On cause adolescence et évanescence avec “Ham on Rye” de Tyler Taormina.
Dans le cinéma américain, on ne parle pas de films sur l’adolescence, mais de coming-of-age stories. C’est relativement intraduisible, mais pourtant très juste pour définir cette période-là, à la jonction entre deux âges, à la fois une sortie définitive de l’enfance et une en construction vers la conscience adulte.
L’entre-deux, c’est justement ce qui pourrait définir aussi Ham on Rye. Et encore qu’il faudrait élargir les choses, quand le film de Tyler Taormina multiplie les pistes et les humeurs. Ce qui n’est en fait pas plus mal pour tenter d’incarner la multiplicité de l’adolescence. Tout en s’attachant à essayer d’incarner une de ses données essentielles : cette drôle de sensation entre suspension du temps et ennui consenti qu’est la contemplation.
Et même là, Ham on Rye se dédouble en organisant la journée si particulière pour la jeunesse américaine qu’est le bal de fin d’année scolaire. La déambulation de plusieurs groupes de filles et de garçons se fait à la fois rêveuse et studieuse, s’imprégnant autant qu’il observe avec précision les rites de passage ou les tics de langage générationnels.
Taormina ne chôme pas pour autant quand il organise une sorte de synthèse de tout le cinéma américain sur l’adolescence depuis les années 80, ressuscitant ici le bucolique banlieusard du Outsiders de Francis Ford Coppola tout en tamisant la même lumière ethérée du Virgin Suicides de sa fille. Sans oublier de convoquer à sa boum la précision sociale d’un John Hughes (Breakfast club, La folle journée de Ferris Bueller…) ou d’un Richard Linklater (Slackers, Génération rebelle…).
Le tout dans une part brumeuse parfois anxiogène proche d’un David Lynch qui remettrait les pieds à la fois dans Blue Velvet et Twin Peaks.

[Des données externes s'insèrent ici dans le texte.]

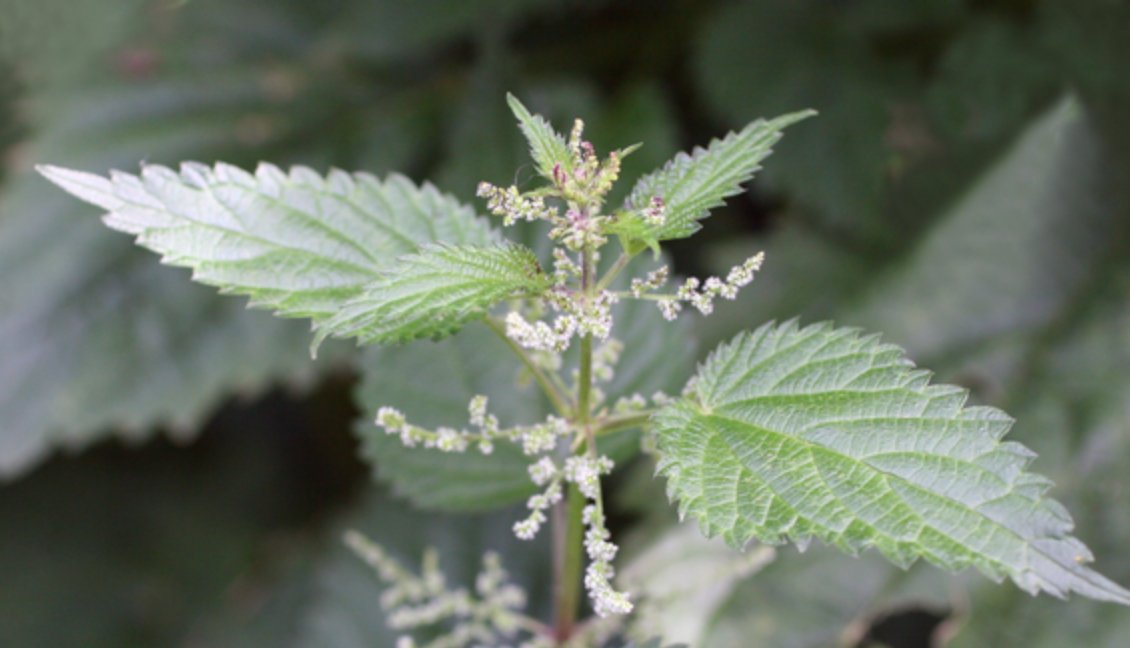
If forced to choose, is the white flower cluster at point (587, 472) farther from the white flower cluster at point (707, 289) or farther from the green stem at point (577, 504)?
the white flower cluster at point (707, 289)

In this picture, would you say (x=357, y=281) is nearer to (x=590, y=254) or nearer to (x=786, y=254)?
(x=590, y=254)

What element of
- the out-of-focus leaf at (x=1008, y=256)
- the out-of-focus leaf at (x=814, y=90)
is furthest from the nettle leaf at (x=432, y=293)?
the out-of-focus leaf at (x=1008, y=256)

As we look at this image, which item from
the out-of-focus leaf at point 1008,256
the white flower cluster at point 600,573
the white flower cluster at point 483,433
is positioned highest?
the out-of-focus leaf at point 1008,256

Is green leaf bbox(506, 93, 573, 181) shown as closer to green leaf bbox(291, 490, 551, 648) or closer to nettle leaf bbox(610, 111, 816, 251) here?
nettle leaf bbox(610, 111, 816, 251)

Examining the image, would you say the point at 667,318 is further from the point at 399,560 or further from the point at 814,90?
the point at 399,560

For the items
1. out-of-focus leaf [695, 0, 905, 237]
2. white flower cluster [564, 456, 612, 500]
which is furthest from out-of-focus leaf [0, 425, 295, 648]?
white flower cluster [564, 456, 612, 500]

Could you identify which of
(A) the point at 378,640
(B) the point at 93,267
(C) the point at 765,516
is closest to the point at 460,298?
(C) the point at 765,516
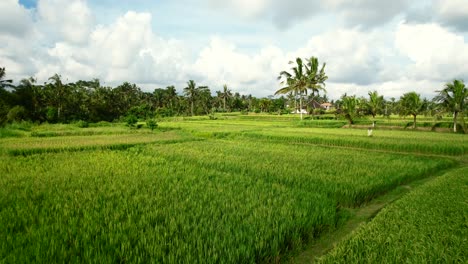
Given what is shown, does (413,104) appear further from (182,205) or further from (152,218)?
(152,218)

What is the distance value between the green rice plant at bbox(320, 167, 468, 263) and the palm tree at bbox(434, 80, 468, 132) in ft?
72.9

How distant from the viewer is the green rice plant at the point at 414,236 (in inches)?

Ça fait du monde, mais après tout quoi de plus normal si l’on considère que l’adolescence, c’est aussi le moment où l’on vit en bande. Taormina ne se laissant pas dominer par ses influences, Ham on rye trouve sa propre identité dans l’espèce d’apesanteur qui s’en dégage, le film étant définitivement conscient de la volatilité de l’âge qu’il explore. Il se consacre du coup à son expérience en essayant de traduire physiquement l’écoulement du temps, de moments uniques et furtifs que sont les premières fois, mais que le souvenir ne rendra jamais éphémère.
Ham on rye confirme à quel point ils sont précieux, y compris lorsqu’un des ados au sortir de cette journée singulière demandera à la cantonnade si tout ça n’était pas qu’un rêve, si tout le monde n’était pas en fait endormi. Aucun des autres protagonistes ne lui répondra, trop attaché comme le film à faire subsister encore un peu une certaine magie, rester encore un peu dans le cérémonial cotonneux d’une adolescence collective, qui a ici des airs d’entre-monde envoûtant. Ham on Rye en fait une bulle, fragile, gracieuse, mais qui n’ignore jamais qu’elle finira par éclater.